Soulagement temporaire pour le collectif Solidarité entre femmes à la rue et les 80 occupants d'un immeuble situé quai Arloing, dans le 9e arrondissement à Lyon. Le tribunal judiciaire a décidé, ce vendredi 23 août, que le squat ne pouvait être démantelé avant le 13 septembre. À cette date, il doit rendre son ordonnance.
"Un premier gain de temps", salue Me Adleine Boudjemaa, avocat représentant les occupants. Néanmoins, la lutte est loin d'être terminée.
"On ne nie pas, on ne conteste pas le squat [...] L'objectif est de gagner du temps pour ces familles pour leur permettre d'être relogées", souligne-t-il, mettant en confrontation "la réalité juridique" à "la réalité sociale".
Un logement occupé depuis la mi-juillet
Le logement, qui était vide, est occupé depuis la mi-juillet dans le quartier de Vaise. Durant l’audience le propriétaire des lieux, le bailleur social Grand Lyon Habitat, a de nouveau exprimé sa volonté de voir partir de l'immeuble les occupants. Le lieu doit se transformer à terme en logements étudiants.
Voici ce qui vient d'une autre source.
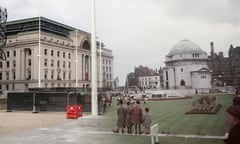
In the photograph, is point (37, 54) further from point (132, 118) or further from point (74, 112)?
point (132, 118)

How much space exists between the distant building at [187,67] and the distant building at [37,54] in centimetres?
3454

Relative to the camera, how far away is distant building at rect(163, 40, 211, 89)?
102 meters

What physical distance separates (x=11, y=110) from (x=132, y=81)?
109 m

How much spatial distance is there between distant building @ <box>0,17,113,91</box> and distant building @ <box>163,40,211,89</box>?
34544 millimetres

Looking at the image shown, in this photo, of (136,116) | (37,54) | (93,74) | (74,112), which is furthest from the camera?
(37,54)

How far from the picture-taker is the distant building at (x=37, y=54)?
8150cm

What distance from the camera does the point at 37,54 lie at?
81250 mm

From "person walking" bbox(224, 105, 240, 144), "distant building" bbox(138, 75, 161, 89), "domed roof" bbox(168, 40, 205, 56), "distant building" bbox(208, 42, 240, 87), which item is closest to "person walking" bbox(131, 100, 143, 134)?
"distant building" bbox(208, 42, 240, 87)

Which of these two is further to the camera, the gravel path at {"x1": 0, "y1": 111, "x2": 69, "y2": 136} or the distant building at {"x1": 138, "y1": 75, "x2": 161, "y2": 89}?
the distant building at {"x1": 138, "y1": 75, "x2": 161, "y2": 89}

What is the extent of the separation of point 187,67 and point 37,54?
175 ft

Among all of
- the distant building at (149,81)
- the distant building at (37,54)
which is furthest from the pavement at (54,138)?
the distant building at (149,81)

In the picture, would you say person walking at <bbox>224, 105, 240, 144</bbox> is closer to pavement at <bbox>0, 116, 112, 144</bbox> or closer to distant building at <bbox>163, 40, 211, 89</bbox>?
pavement at <bbox>0, 116, 112, 144</bbox>

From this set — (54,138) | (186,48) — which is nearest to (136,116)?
(54,138)

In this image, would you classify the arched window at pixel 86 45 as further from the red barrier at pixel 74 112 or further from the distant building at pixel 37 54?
the red barrier at pixel 74 112
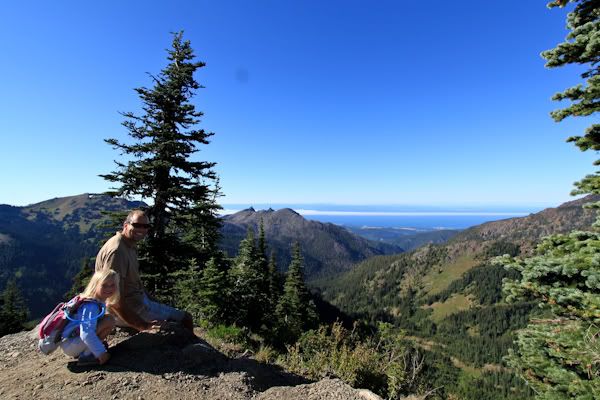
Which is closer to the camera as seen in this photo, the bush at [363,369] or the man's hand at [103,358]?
the man's hand at [103,358]

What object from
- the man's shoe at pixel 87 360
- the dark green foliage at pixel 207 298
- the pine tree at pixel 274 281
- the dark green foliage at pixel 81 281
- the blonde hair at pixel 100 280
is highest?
the blonde hair at pixel 100 280

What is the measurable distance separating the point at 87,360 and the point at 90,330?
537mm

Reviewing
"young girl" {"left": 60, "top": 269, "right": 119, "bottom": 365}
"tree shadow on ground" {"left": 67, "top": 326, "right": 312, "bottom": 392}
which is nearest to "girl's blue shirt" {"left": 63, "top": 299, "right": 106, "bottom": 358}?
"young girl" {"left": 60, "top": 269, "right": 119, "bottom": 365}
"L'objectif principal, c'est surtout d'empêcher de faire supprimer les délais légaux d'expulsion, de deux mois, puis le délai de trêve hivernale (comme le demande le propriétaire)", soutient Me Adleine Boudjemaa.
Durant l'audience, l'avocat du bailleur social a pointé du doigt la dangerosité du bâtiment parlant d'une fissure ou de planchers qui menacent de s'effondrer. Ce à quoi l'avocat des occupants répond qu'il n'y a "pas de réel danger": "Nous avons un rapport d'une association spécialisée dans le mal logement qui dit l'inverse."
Un rassemblement devant le tribunal
Dans la matinée, un rassemblement, à l'appel du collectif, s'est tenu devant le tribunal judiciaire pour soutenir les occupants. "Un toit, c'est un droit", crient les personnes rassemblées.
Ces familles, qui se disent "délaissés par les pouvoirs publics", soulignent que ce squat est une "occupation" dans l'attente d'un hébergement. "On cherche un toit définitif, ici les conditions sont difficiles", décrivent-ils dans un communique publié le 18 août dernier.
"On n'a pas d'autre solution"
"Aujourd'hui on l'occupe parce qu'on n'a pas d'autre solution, et pour montrer que plein de bâtiments sont vides et inutilisés alors qu'énormément de personnes dorment dehors."
Dans cet immeuble, "des enfants, des nourrissons, une population précarisée et sensible" vivent ensemble, souligne Me Adleine Boudjemaa, qui évoque une "centaine" de personnes au total avec "très peu de couples".